Stored data entries:
## Start

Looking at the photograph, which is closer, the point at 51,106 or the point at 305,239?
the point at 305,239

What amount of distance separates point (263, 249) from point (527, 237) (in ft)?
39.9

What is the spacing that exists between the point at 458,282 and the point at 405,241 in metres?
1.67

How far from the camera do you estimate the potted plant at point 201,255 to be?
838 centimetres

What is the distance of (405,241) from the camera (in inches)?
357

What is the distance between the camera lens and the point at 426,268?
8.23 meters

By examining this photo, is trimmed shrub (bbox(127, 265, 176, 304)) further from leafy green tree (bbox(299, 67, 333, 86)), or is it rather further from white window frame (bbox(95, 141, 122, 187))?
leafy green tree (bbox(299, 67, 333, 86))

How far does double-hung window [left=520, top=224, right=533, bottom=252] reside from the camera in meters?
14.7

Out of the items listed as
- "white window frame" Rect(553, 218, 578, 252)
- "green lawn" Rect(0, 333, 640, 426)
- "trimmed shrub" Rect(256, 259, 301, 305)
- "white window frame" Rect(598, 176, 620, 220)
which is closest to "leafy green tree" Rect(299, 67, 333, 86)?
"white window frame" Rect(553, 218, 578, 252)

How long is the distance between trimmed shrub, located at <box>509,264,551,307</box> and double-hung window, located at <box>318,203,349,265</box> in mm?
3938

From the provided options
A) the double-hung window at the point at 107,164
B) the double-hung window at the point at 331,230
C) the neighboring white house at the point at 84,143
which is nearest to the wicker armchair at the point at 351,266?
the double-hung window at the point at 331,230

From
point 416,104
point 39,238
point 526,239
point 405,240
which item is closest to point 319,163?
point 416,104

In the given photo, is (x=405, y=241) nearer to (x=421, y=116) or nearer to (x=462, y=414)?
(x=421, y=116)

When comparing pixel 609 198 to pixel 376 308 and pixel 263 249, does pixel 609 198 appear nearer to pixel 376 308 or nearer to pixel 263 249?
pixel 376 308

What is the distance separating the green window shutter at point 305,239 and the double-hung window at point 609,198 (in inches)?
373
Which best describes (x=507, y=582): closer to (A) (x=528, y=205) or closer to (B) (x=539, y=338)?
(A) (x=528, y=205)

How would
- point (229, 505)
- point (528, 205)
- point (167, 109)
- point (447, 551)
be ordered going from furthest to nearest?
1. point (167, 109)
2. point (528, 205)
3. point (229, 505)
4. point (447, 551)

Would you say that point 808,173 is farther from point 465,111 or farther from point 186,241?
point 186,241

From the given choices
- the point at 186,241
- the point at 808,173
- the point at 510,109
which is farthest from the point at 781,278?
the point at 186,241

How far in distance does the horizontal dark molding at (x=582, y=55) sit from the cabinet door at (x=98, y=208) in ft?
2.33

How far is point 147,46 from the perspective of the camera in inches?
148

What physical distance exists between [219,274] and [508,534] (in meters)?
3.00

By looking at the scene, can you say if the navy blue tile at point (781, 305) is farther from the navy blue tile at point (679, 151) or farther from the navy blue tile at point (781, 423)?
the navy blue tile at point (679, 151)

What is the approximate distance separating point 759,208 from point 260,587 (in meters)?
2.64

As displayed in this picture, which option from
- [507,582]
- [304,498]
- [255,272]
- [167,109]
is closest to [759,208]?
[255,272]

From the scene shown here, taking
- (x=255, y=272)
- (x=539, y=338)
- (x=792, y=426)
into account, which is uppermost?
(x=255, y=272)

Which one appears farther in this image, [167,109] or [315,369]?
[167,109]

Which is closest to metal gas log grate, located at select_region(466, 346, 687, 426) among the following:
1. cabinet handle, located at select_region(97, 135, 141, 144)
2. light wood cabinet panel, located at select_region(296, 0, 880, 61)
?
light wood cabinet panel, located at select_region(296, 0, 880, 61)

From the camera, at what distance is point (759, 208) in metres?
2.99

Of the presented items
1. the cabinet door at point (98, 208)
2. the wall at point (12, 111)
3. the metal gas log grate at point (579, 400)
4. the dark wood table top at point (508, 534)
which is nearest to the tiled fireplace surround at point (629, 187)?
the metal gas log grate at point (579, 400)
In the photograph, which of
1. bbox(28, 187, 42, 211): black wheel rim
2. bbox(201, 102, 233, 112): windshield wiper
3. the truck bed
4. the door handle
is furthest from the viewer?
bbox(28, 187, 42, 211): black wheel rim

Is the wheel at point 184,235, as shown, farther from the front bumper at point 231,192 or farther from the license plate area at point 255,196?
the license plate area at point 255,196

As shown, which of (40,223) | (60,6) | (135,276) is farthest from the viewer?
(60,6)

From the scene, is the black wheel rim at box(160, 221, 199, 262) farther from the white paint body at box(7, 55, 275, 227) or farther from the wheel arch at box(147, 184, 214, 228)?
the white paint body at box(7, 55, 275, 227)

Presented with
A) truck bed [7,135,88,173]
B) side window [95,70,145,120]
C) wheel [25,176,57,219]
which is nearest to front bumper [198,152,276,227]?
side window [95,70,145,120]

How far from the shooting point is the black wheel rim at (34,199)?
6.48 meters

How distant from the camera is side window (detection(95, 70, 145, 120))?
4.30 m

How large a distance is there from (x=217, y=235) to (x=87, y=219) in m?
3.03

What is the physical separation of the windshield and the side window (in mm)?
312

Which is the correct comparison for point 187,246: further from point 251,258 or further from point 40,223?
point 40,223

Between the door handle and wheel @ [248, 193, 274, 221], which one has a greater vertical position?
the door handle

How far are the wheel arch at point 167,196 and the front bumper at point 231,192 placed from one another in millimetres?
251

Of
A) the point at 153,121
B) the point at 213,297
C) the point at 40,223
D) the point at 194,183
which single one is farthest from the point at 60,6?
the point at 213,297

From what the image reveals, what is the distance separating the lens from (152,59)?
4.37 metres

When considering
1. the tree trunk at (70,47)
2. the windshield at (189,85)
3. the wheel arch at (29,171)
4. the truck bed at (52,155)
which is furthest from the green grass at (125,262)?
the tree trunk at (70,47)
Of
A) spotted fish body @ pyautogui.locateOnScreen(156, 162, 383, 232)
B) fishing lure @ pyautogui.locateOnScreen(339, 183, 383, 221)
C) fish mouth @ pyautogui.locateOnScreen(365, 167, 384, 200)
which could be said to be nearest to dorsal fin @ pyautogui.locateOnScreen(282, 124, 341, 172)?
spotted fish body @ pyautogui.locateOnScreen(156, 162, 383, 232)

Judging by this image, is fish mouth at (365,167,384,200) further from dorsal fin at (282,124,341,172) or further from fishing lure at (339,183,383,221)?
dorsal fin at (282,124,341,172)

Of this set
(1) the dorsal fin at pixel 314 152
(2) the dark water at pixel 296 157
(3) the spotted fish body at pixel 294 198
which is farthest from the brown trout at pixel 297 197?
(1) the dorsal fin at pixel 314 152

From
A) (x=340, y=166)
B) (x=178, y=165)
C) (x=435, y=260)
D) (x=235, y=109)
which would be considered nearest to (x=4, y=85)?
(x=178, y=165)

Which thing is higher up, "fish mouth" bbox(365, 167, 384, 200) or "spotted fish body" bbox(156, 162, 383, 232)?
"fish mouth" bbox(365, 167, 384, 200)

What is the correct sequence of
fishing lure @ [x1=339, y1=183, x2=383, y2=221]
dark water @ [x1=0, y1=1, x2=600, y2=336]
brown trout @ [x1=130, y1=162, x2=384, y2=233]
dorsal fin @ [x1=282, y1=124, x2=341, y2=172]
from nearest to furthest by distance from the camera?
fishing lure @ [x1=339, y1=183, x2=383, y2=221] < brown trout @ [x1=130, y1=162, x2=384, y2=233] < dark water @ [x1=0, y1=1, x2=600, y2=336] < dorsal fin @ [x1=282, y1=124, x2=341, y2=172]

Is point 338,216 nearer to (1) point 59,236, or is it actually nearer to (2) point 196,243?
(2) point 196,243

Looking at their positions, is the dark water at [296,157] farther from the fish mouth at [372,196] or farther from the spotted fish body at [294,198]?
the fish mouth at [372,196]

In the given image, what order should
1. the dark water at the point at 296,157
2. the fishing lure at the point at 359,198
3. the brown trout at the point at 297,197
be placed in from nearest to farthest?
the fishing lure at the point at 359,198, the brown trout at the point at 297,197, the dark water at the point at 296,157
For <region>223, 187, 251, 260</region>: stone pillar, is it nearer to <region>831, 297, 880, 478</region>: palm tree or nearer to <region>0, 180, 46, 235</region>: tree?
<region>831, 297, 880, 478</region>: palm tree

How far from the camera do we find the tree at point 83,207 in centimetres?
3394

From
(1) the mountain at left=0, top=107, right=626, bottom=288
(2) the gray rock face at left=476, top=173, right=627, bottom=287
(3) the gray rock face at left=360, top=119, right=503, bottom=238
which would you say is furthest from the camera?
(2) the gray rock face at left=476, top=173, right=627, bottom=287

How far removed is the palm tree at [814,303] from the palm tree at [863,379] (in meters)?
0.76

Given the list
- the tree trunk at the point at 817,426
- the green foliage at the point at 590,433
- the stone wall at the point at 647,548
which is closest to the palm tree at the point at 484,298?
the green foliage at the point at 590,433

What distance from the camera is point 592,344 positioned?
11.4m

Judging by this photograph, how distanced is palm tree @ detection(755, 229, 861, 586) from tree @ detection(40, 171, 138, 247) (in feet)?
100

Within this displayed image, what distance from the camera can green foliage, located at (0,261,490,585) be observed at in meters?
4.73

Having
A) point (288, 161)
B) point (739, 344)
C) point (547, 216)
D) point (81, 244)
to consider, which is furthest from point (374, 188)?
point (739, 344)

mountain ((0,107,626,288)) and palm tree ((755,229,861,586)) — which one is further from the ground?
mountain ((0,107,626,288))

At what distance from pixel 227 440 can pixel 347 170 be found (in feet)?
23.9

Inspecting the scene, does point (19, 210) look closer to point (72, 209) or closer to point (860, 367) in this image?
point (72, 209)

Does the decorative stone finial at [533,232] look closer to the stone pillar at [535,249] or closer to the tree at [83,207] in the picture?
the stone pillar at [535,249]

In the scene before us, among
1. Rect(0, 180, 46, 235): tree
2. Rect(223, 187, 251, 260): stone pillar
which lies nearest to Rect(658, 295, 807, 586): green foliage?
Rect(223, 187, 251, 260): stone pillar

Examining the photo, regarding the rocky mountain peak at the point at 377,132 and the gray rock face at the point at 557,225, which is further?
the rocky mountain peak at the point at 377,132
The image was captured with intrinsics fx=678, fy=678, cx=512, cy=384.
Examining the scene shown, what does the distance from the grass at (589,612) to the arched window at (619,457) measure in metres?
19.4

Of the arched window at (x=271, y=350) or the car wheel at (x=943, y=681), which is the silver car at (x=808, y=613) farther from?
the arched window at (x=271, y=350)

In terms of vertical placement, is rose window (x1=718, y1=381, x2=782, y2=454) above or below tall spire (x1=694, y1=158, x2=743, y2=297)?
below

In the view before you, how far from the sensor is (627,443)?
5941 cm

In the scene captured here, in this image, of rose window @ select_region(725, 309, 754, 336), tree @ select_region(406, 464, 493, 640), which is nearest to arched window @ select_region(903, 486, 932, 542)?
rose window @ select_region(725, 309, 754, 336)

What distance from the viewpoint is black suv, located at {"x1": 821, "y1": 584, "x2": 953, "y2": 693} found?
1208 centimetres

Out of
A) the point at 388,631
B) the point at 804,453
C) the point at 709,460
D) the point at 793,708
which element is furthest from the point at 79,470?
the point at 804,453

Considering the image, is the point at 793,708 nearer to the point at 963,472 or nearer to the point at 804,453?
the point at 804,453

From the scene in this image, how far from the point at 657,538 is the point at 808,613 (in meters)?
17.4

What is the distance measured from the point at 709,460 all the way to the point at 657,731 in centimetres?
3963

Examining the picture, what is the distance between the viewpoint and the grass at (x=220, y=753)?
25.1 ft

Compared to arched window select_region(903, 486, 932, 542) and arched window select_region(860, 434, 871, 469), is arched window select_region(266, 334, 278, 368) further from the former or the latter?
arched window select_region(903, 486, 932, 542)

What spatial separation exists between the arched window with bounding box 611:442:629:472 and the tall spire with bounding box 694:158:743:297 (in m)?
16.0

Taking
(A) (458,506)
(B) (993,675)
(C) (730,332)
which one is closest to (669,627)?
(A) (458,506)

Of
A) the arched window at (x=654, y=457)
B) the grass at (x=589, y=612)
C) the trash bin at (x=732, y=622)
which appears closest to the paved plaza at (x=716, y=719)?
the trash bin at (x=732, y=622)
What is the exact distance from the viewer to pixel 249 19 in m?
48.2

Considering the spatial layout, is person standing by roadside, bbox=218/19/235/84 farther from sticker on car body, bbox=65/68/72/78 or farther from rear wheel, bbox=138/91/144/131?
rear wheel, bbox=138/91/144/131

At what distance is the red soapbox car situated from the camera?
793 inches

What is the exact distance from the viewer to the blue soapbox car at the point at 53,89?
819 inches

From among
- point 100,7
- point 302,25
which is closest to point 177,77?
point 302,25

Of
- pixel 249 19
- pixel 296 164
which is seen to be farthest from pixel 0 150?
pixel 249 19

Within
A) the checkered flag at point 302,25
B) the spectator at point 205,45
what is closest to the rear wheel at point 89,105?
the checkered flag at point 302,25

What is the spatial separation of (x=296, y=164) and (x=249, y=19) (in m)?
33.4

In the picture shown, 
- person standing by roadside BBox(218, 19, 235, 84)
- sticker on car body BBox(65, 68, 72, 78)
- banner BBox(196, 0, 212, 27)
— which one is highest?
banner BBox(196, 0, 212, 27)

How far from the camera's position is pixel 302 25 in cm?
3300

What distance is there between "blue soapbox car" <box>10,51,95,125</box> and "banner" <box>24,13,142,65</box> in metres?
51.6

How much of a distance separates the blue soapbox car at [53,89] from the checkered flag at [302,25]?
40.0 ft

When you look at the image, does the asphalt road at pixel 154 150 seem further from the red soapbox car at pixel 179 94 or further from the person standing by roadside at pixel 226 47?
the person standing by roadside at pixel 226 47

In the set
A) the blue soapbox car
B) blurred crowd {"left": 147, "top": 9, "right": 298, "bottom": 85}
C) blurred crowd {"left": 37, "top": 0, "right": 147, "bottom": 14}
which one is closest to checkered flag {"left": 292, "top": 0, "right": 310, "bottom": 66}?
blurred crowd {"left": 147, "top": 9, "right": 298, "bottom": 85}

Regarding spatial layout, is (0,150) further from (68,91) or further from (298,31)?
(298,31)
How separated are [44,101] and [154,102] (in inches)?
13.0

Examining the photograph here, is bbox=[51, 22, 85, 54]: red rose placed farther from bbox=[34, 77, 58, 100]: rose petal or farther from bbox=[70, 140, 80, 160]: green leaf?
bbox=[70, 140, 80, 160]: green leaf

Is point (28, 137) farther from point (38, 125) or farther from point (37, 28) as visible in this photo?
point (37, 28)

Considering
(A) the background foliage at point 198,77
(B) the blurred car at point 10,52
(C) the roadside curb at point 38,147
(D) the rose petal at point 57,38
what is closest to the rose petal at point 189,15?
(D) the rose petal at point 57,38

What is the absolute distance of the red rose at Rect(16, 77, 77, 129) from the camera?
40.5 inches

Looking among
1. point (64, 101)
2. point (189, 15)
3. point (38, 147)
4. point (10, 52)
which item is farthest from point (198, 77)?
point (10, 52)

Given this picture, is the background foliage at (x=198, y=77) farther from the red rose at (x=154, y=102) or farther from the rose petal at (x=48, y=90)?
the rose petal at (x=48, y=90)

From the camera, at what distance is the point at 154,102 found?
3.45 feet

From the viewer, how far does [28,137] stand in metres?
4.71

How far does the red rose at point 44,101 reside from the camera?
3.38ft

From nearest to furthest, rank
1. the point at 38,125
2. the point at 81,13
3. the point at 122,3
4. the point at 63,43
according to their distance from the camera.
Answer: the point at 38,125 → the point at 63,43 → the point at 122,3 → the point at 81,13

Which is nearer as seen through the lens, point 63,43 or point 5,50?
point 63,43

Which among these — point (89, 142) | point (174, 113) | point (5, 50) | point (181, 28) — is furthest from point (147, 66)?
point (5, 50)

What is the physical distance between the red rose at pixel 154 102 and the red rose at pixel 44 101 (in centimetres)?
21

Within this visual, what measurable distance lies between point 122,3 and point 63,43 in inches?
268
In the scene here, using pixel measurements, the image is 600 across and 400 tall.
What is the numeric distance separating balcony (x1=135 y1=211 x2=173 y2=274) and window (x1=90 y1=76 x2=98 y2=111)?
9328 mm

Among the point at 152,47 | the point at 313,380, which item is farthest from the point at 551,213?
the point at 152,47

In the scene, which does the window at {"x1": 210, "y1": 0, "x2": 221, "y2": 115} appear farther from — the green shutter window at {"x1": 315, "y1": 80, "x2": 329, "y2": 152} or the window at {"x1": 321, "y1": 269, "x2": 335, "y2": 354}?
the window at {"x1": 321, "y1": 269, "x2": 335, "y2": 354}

## End

> **EXERCISE TASK**
Extract, exactly as they appear, the lines from the one containing "Looking among" through the final line.

> **TASK RESULT**
Looking among
1. point (64, 101)
2. point (189, 15)
3. point (38, 147)
4. point (10, 52)
which item is farthest from point (198, 77)?
point (10, 52)

Given this picture, is the background foliage at (x=198, y=77) farther from the red rose at (x=154, y=102) or farther from the rose petal at (x=48, y=90)?
the rose petal at (x=48, y=90)

From the camera, at what distance is the point at 154,102 found?
3.45 feet

From the viewer, how far does [28,137] stand in metres?
4.71

How far does the red rose at point 44,101 reside from the camera?
3.38ft

From nearest to furthest, rank
1. the point at 38,125
2. the point at 81,13
3. the point at 122,3
4. the point at 63,43
according to their distance from the camera.
Answer: the point at 38,125 → the point at 63,43 → the point at 122,3 → the point at 81,13

Which is nearer as seen through the lens, point 63,43 or point 5,50?
point 63,43

Which among these — point (89, 142) | point (174, 113) | point (5, 50) | point (181, 28) — is furthest from point (147, 66)?
point (5, 50)

What is the physical distance between the red rose at pixel 154 102 and the red rose at pixel 44 101 (in centimetres)?
21

Within this visual, what measurable distance lies between point 122,3 and point 63,43 in inches?
268
In the scene here, using pixel measurements, the image is 600 across and 400 tall.
What is the numeric distance separating balcony (x1=135 y1=211 x2=173 y2=274) and window (x1=90 y1=76 x2=98 y2=111)?
9328 mm

Among the point at 152,47 | the point at 313,380, which item is farthest from the point at 551,213?
the point at 152,47

In the scene, which does the window at {"x1": 210, "y1": 0, "x2": 221, "y2": 115} appear farther from — the green shutter window at {"x1": 315, "y1": 80, "x2": 329, "y2": 152} or the window at {"x1": 321, "y1": 269, "x2": 335, "y2": 354}?
the window at {"x1": 321, "y1": 269, "x2": 335, "y2": 354}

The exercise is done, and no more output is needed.